Le second gouvernement provisoire

La question de la paix ou de la guerre reste au centre des préoccupations du gouvernement de coalition. Principal théoricien du défensisme révolutionnaire, le menchevik Irakli Tseretelli [né en 1981 en Gorgie, et décédé aux Etats-Unis en 1959; membre du POSDR – Parti ouvrier social-démocrate russe,tendance menchevik dès 1903 – député à la IIe Douma en 1907 vite dissoute par Nicolas; il s’opposera aux bolcheviks et s’appuiera pour cela sur sa base en Géorgie] élabore un plan de paix en deux volets: 1° intervention auprès des gouvernements des pays belligérants pour les rallier à la formule d’une paix sans annexions; 2° organisation, à Stockholm, d’une conférence de tous les partis socialistes européens pour les convaincre d’imposer un plan de paix générale à leurs gouvernements respectifs. Cet ambitieux et utopique projet avorte dès le mois de juin 1917.

Irakli Tseretelli

• Après avoir échoué sur le front de la paix, le gouvernement de coalition n’a guère plus de succès sur celui de la guerre. Malgré l’éloquence légendaire du nouveau ministre de la Guerre, Alexandre Kerenski, qui effectue une mémorable tournée sur le front dans l’espoir de remonter le moral des troupes, la grande offensive russe du 18 juin 1917, attendue avec impatience par les Alliés depuis le début de l’année, s’enlise, après d’éphémères succès initiaux, au bout d’une semaine, faute de matériel et de munitions. Le 2 juillet, les Empires centraux lancent une contre-offensive victorieuse, qui fait reculer le front russe de cent à deux cents kilomètres.

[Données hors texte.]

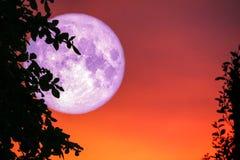 nuvola posteriore dell'albero della siluetta della luna di rosa sul cielo di tramonto fotografie stock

• A l’arrière, les tensions sociales se font plus vives. Dans les villes, les patrons refusent aux comités ouvriers, de plus en plus décidés, le contrôle ouvrier qu’ils exigent, et répondent aux grèves par des lock-out. Dans les campagnes, les comités agraires durcissent leur attitude, saisissent matériel agricole et cheptel des propriétaires fonciers, s’approprient les terres inexploitées, réévaluent d’autorité les baux à la baisse. Parallèlement à ces actions concertées se multiplient les actes individuels de «violation de la légalité». Pour éviter l’anarchie, le gouvernement est contraint d’envoyer des troupes pour rétablir l’ordre. Pour accélérer le règlement de la question de la terre, il convoque la première session du Comité agraire national.

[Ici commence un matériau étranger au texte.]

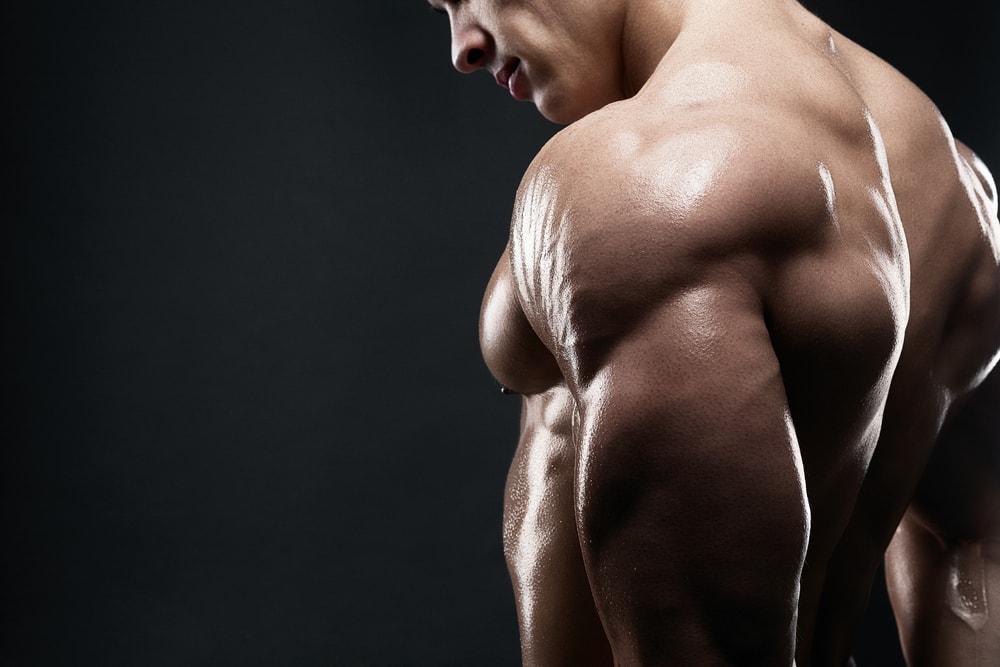 éviter de perdre de la masse musculaire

• Dans le même temps, les mouvements des populations allogènes se développent. Les musulmans tiennent leur premier congrès «panmusulman» à Kazan (1er mai 1917); les Ukrainiens se dotent d’un «secrétariat général», forment des régiments nationaux et évoluent vers le séparatisme. Dans cette effervescence, ce foisonnement de pouvoirs autoproclamés ou démocratiquement élus, les bolcheviks, en marge de tous les partis de gouvernement, attisent toutes les formes de contestation de l’ordre établi. Toujours minoritaires dans les syndicats et les soviets, largement dominés par les socialistes modérés, les bolcheviks acquièrent, pour la première fois, à la fin de mai 1917, la majorité à la conférence des comités d’usine de Petrograd, où ils défendent l’idée du contrôle ouvrier.

La manifestation du 18 juin 1917, organisée par le soviet de Petrograd pour soutenir sa politique, révèle la montée en puissance des bolcheviks dans la capitale. Emaillée de violents incidents entre socialistes modérés et bolcheviks, elle consomme la scission des révolutionnaires russes.

Répression, lors des journées de juillet (3-7 juillet 1917)

• Le problème de la poursuite de la guerre constitue, comme en avril, le catalyseur des journées des 3 et 4 juillet. Le 3 juillet, plusieurs régiments de la garnison, gagnés par la propagande bolchevique et craignant d’être envoyés sur le front, décident de passer à l’action et de «donner tout le pouvoir au soviet». Tandis que les leaders socialistes modérés du soviet de Petrograd tentent de calmer les ardeurs de la foule qui entoure le palais de Tauride, les dirigeants bolcheviques sont eux aussi débordés, divisés (Kamenev et Zinoviev prônent la modération, Lénine est hésitant, Staline et Chliapnikov sont tentés de forcer le destin).

Durant toute la journée du 4 juillet, les manifestants, que personne n’encadre, demandent en vain au soviet de prendre le pouvoir. Dans la soirée, le gouvernement provisoire fait appel à des troupes sûres pour disperser, par la force, les manifestants. Accusé d’avoir fomenté un coup d’Etat, le parti bolchevique est interdit, ses dirigeants sont arrêtés. Lénine, qualifié d’«agent du Kaiser», parvient à s’enfuir en Finlande. Cette fuite accrédite sa culpabilité. Le parti bolchevique semble décapité.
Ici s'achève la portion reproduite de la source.